To do: Lines containing the word "annotators" in the data below: say how many, with no other text.

======== Provided entries ========

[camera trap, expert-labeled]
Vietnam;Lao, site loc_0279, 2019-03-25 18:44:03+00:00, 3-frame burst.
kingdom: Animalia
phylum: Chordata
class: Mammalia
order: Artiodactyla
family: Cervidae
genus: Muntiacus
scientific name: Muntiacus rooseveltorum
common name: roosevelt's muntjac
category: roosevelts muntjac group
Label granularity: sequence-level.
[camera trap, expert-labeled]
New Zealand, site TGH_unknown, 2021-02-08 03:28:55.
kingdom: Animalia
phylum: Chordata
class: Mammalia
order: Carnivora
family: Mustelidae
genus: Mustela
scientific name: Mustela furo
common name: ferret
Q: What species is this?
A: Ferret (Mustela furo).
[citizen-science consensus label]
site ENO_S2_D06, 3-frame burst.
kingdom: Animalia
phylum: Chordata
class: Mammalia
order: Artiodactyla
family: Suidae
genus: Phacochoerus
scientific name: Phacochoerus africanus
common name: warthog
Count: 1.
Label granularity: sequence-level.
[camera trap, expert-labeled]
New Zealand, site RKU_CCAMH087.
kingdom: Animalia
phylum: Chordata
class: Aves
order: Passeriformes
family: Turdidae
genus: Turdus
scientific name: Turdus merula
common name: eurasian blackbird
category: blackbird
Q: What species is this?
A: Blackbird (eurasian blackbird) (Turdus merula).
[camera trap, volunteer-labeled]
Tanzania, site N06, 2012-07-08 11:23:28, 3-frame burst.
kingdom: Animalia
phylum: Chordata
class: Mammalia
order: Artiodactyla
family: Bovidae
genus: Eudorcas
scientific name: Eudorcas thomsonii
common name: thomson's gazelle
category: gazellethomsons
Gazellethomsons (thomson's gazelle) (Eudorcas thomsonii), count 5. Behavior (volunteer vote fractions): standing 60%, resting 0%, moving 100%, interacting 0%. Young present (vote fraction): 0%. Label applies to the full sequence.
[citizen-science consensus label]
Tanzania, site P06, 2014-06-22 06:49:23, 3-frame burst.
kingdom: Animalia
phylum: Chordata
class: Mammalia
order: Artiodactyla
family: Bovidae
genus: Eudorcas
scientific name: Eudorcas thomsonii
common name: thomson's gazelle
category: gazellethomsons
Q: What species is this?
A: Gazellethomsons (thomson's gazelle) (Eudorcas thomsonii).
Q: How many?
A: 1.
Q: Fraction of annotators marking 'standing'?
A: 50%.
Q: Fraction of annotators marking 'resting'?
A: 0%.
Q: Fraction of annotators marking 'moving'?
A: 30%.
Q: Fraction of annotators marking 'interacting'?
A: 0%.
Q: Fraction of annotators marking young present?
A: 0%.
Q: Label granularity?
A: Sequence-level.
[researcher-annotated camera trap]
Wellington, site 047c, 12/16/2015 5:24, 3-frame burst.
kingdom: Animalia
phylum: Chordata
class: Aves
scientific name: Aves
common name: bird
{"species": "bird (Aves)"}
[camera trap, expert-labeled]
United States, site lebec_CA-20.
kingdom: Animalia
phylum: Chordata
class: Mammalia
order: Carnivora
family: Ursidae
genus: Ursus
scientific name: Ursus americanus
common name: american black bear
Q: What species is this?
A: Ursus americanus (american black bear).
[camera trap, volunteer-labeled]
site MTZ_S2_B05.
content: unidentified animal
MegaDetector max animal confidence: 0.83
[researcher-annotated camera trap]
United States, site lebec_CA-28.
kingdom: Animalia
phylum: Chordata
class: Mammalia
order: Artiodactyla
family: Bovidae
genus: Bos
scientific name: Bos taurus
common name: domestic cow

========

Completed exercise: 5